„Ehe und Familie stehen unter dem besonderen Schutz der staatlichen Ordnung.“ Das sagt Artikel 6 Absatz 1 des deutschen Grundgesetzes, und die laufende Diskussion um die Homo-Ehe mit allen Rechten und Pflichten hat gezeigt: Dieser Artikel bietet Raum für Interpretationen, weil nicht klar definiert ist, was denn der Begriff „Ehe“ im Kern ausmacht.
Vor allem Konservative meinen, dieses Vakuum kompetent ausfüllen zu können, denn für sie ist klar: Hier geht es um Ehe und Familie, und diese beiden Institutionen bestehen nun mal aus heterosexuellen Menschen.
Was ist die „Ehe“ denn im Kern?
Das hat auch das Bundesverfassungsgericht (BVerfG) selbst einmal festgestellt, allerdings im längst vergangenen Jahr 1959: „(…) Ehe ist auch für das Grundgesetz die Vereinigung eines Mannes und einer Frau zur grundsätzlich unauflöslichen Lebensgemeinschaft. Dieser Ordnungskern der Institute ist für das allgemeine Rechtsgefühl und Rechtsbewusstsein unantastbar!“ Genau das stimmt nun nicht mehr, das Karlsruher BVerfG – so könnte man es formulieren – betrachtet die Bestandteile einer Ehe inzwischen gewissermaßen „neutral“. Zeiten ändern sich eben, was sich auch in Veränderungen in der Gesetzgebung niederschlägt und niederschlagen muss (in jenem Jahr 1959 war im „Bürgerlichen Gesetzbuch“ übrigens festgeschrieben, dass nur die Väter die letztendliche Entscheidungskompetenz bei Angelegenheiten haben, die ihre Kinder betreffen). Und damit ist es zum Schreck der konservativen Kräfte in diesem Land sehr wahrscheinlich, dass das BVerfG demnächst auch den Weg für ein Adoptionsrecht für homosexuelle Frauen und Männer freimachen wird. Daran knabbern schon jetzt ewiggestrige Politikerinnen und Politiker, und als ob die Diskussion über ein Adoptionsrecht für Schwule und Lesben nicht schon genug Zumutungen für sie darstellt, werden zunehmend auch Debatten darüber geführt, welche Rolle denn Transsexuelle da einnehmen (müssen).
„Alle Menschen sind gleich!“ Das gilt auch für Trans- und Intersexuelle!

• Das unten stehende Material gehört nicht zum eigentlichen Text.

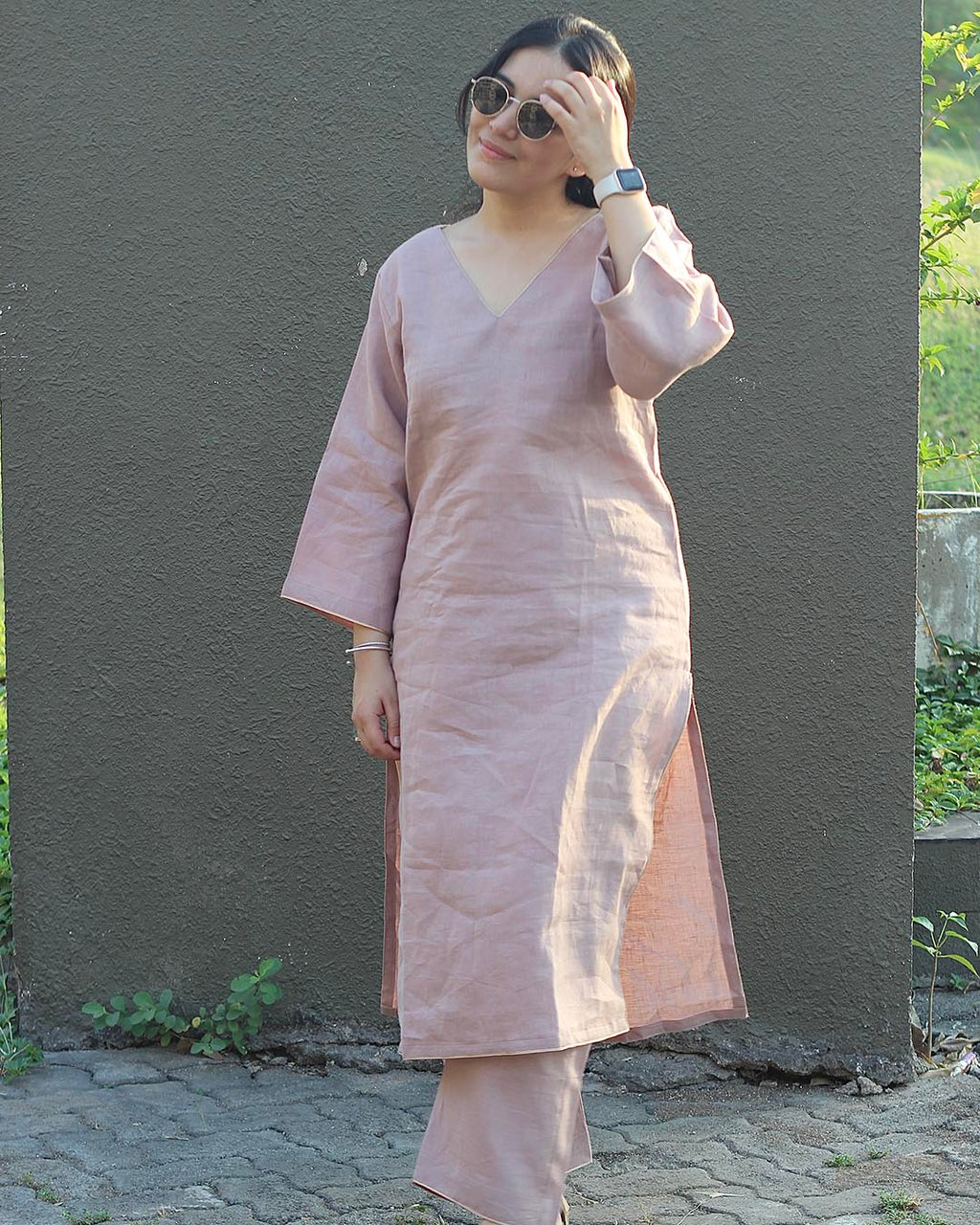 Aira Dusty pink Premium Linen Kurta Set - Set of 2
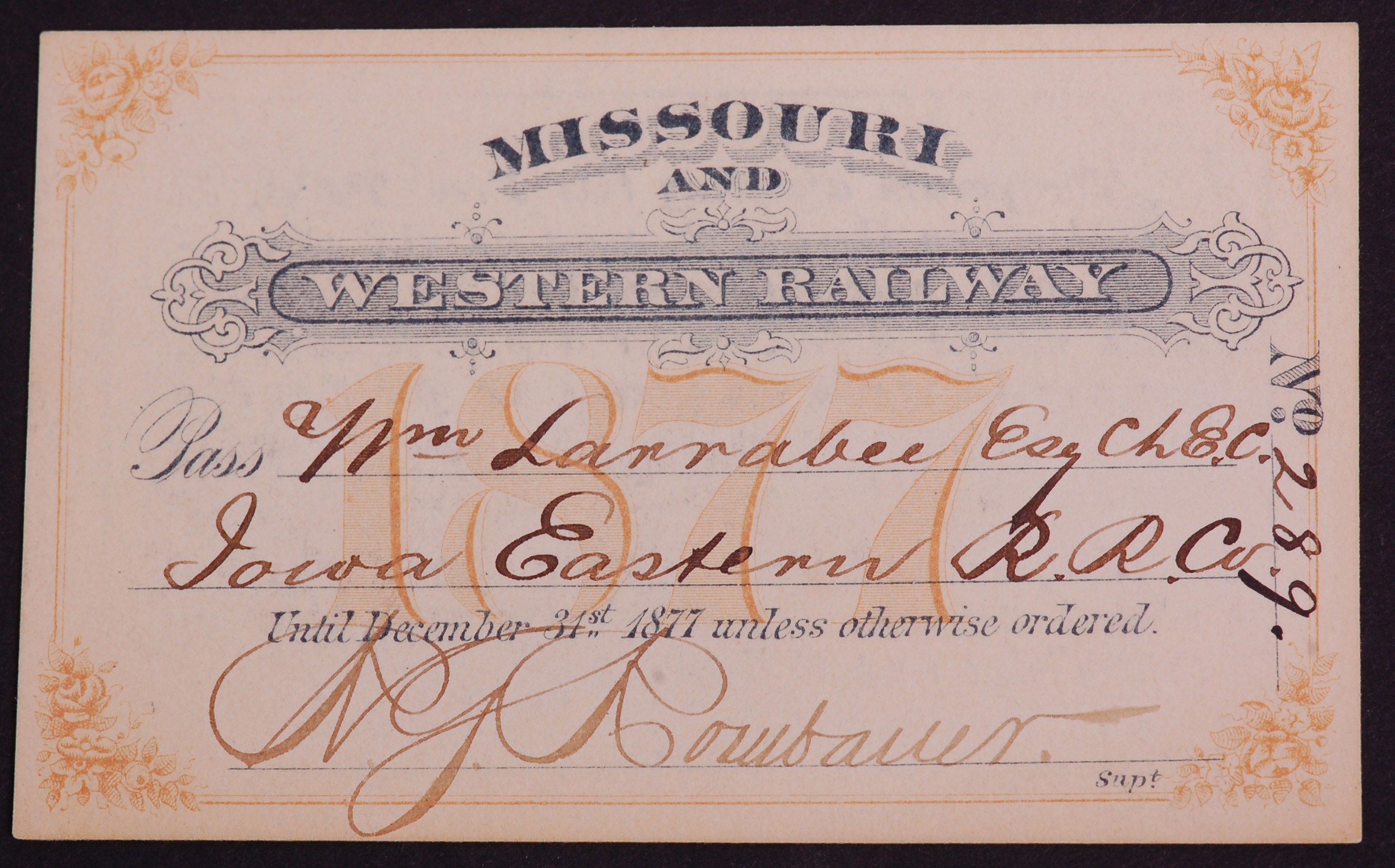 342 - Missouri and Western Railroad 1877 Annual Pass thumbnail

Die mehrfache Aufforderung der Karlsruher Richter an die Adresse der unionsgeführten Bundesregierung, wonach alle (!) Diskriminierungen in den Gesetzestexten zu beseitigen sind, lässt nun auch die Transen hoffen. Doch damit nicht genug: Wie etwa soll der Gesetzgeber mit Menschen umgehen, die verheiratet sind, während der Ehe ihr Geschlecht ändern, sich aber nicht scheiden lassen wollen? Anders formuliert: Kann ein Mann, der während der Ehe zur Frau geworden ist, als Frau rechtlich anerkannt werden, obwohl er/sie doch mit einer Frau verheiratet ist? CDU/CSU/FDP wollten diese Möglichkeit verhindern, doch auch hier nahmen die Verfassungsrichter eine andere Position ein: Der Artikel 6 des Grundgesetzes stellt für sie auch Transsexuelle unter den „besonderen Schutz“. Soweit so gut. Bleibt bei alledem aber auch noch eine andere wichtige Frage offen: Bedeutet dieser „besondere Schutz“ auch, dass Menschen gleichen Geschlechts, die in einer Ehe/Lebenspartnerschaft leben, mehr steuerliche Vergünstigungen bekommen müssen als bisher? Und wie soll der Gesetzgeber mit einer weiteren Gruppe umgehen, den intersexuellen Menschen? Erste Forderungen in der Politik werden laut, bei Menschen, die weder Mann noch Frau sind beziehungsweise sein wollen, das Geschlecht „Anderes“ einzuführen, was die zu Beginn dieses Textes bereits erwähnten Konservativen nun vollends in die Verzweiflung treibt. Wie dem auch sei – es gibt noch vieles zu klären, weil der Artikel 3 des deutschen Grundgesetzes und die Menschenrechtserklärung eben von Menschen spricht. Alle Menschen also sind gleich, und kein Heterosexueller und keine Frau ist also gleicher als ein Homosexueller oder ein Mann. Daraus folgt: Bei den Richterinnen und Richtern des BVerfG wird in den nächsten Monaten und Jahren sicher keine Langeweile aufkommen. Und das ist auch gut so.